Recently, cases have also been reported in China. “The plague” – points out Giuseppe Pigoli in I dardi di Apollo (Utet) (“Apollo’s Darts” ed.n) – “was never completely eradicated. In the year 2000 a WHO report listed over 34,000 cases in 24 nations over a 15-year span. The 1990s especially witnessed a resurgence of the infection, to the point that it has once again been included in the category of re-emerging illnesses.”
The Spanish Flu
Many have compared COVID-19 to the Spanish flu which, between 1918 and 1920, infected over 500 million people, killing (according to some estimates) 50 million. One hundred years later, we still do not yet know where the virus originated. There are diverse hypotheses: some believe it initially broke out in Haskell County in Kansas and was brought to Europe by American soldiers, while according to others it was widely spread by 96,000 infected Chinese workers sent to the Western front during the First World War to help English and French troops.
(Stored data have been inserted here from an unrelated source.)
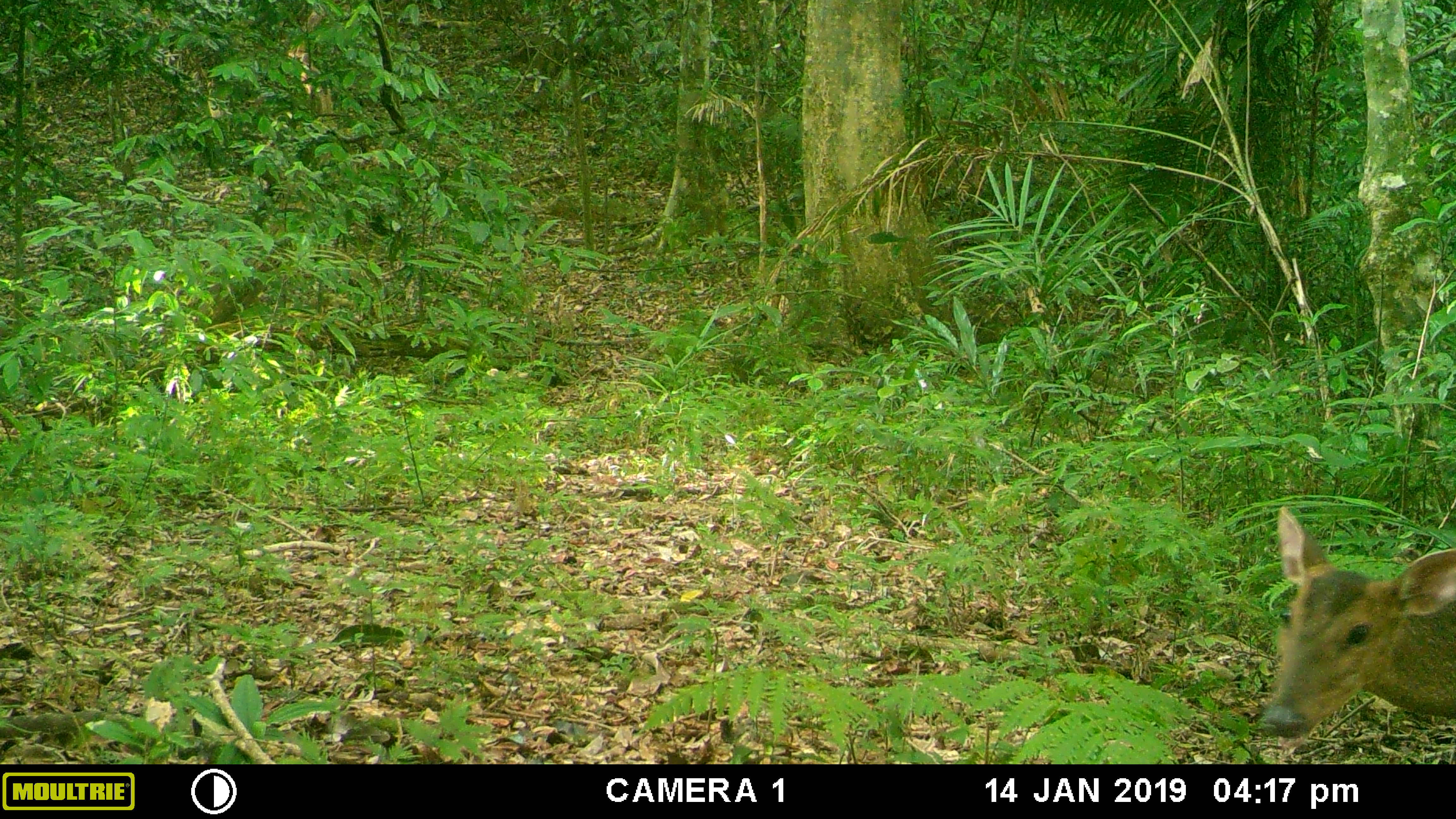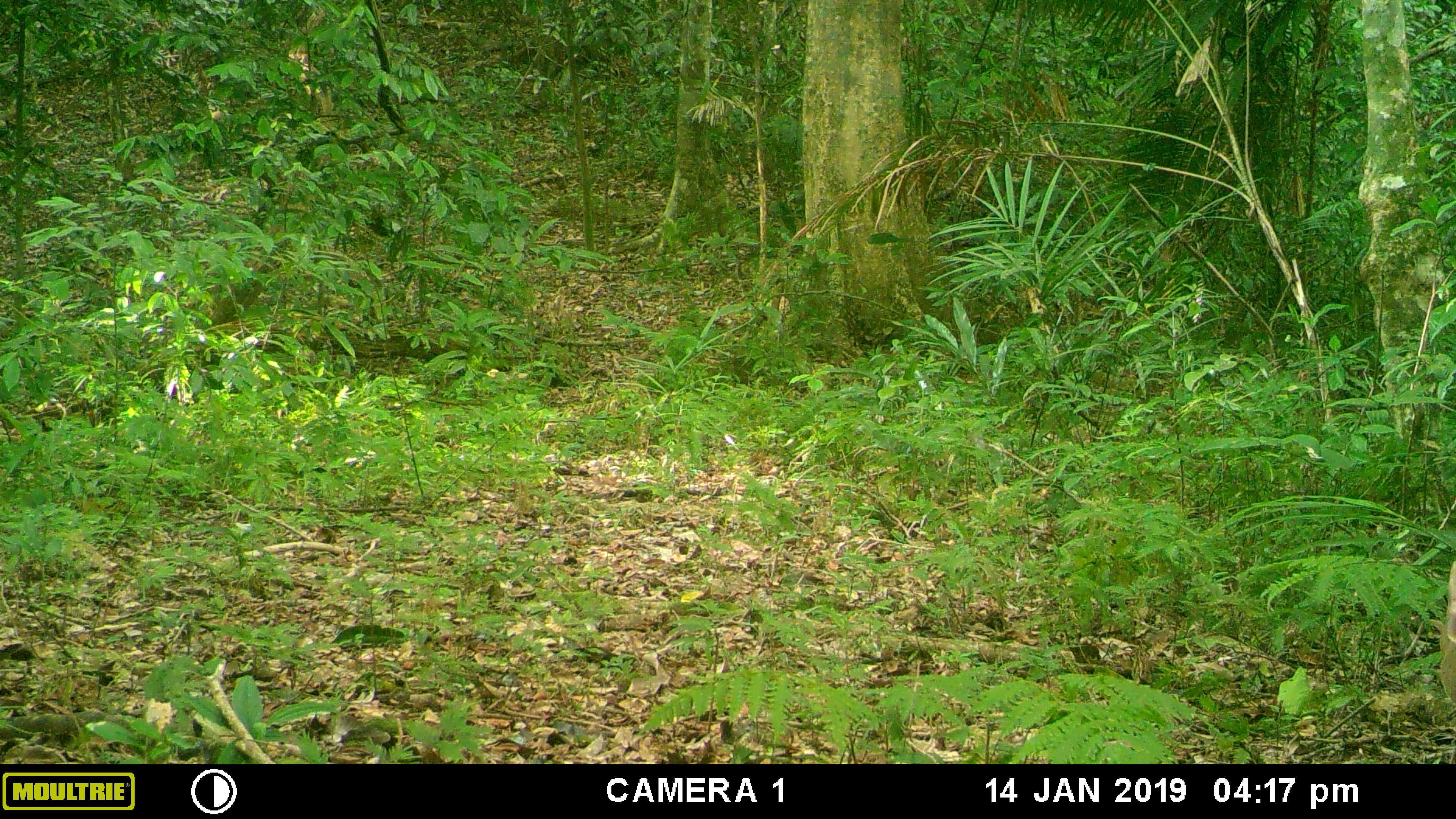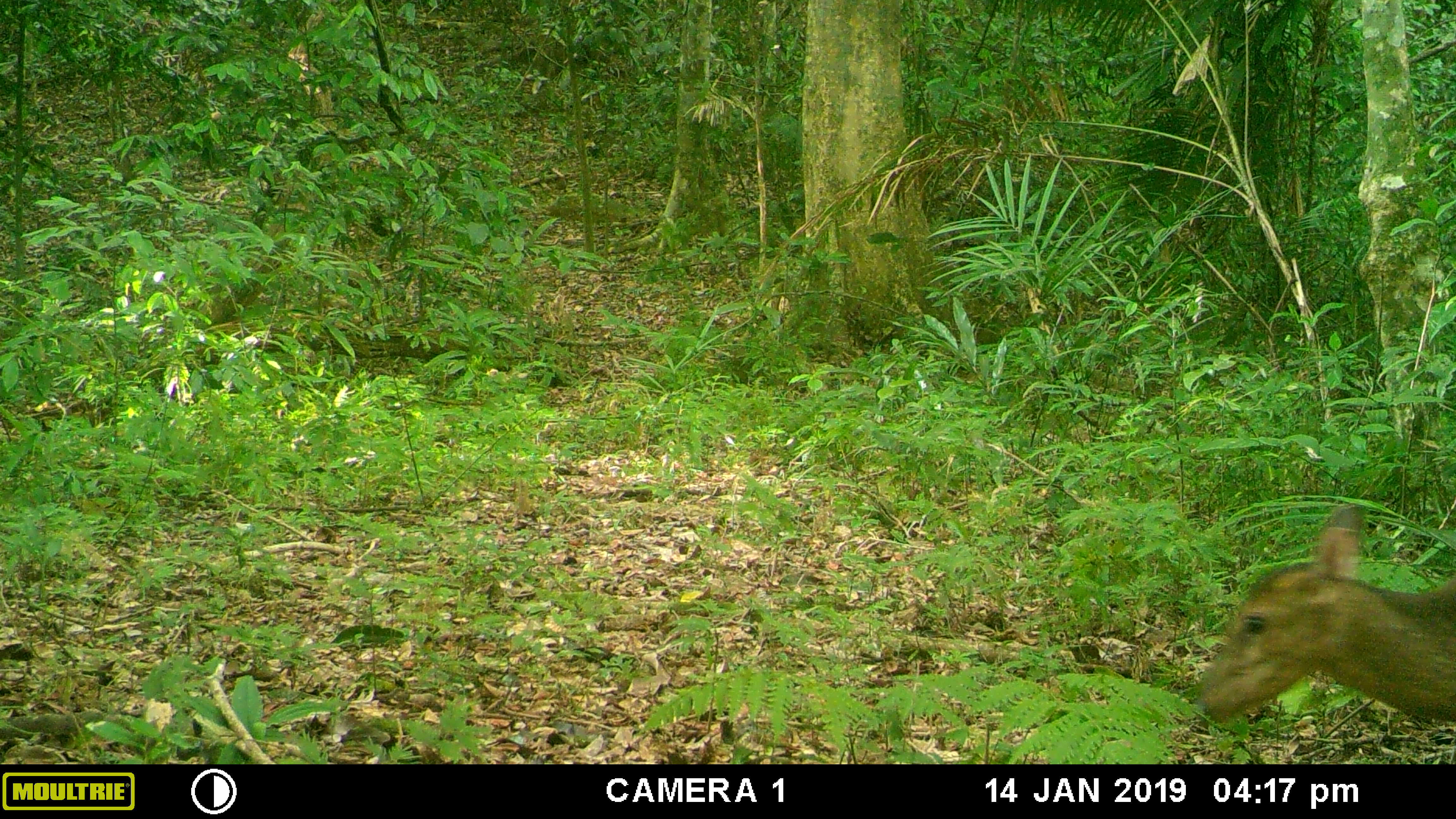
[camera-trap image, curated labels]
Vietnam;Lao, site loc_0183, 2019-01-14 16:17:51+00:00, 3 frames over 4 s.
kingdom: Animalia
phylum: Chordata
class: Mammalia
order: Artiodactyla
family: Cervidae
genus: Muntiacus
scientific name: Muntiacus vuquangensis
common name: large-antlered muntjac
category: large antlered muntjac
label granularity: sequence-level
As Pigoli points out in the above-mentioned volume, “the illness initially appeared as a “banal” influenza: temperature, aching joints and weakness. However in just a few days the clinical picture underwent a dramatic change: the temperature rose drastically, mucus and blood appeared in the lungs causing patients to “drown” and bringing people, who until only a few days earlier had appeared healthy, to a rapid death”. This description reminds us a lot of COVID-19.
Contrary to what one might think however, it was not the more fragile and elderly people who were most affected, as is usually the case with coronavirus, but men who were generally healthy. Tired, dirty, and worn out by the mud in the trenches, the soldiers became the virus’ main target with hundreds of thousands wiped out.
In May 1918, death rates peaked to 70%. It was the start of the massacre: upon returning home, the veterans brought the disease with them, infecting relatives: “Accounts describe how funerals were celebrated continually. People wore protective masks, entire families fell ill and were confined to their homes with law enforcement watching their doors”.
Two years later, the Spanish flu suddenly disappeared. Pigoli points out that “viruses survive by camouflaging themselves to escape from antibodies. The history of these mutations is full of episodes which clearly show how this infectious agent is almost invincible and how, despite every year health authorities prepare new vaccines, occasionally virulent epidemics which are very difficult to control occur, such as those which broke out in 1957, 1968 and 1977”.
Viruses, moreover, come and go. And as Andrew Nikiforuk wrote in the Fourth Horseman, they are “a mutating reminder of how life is”.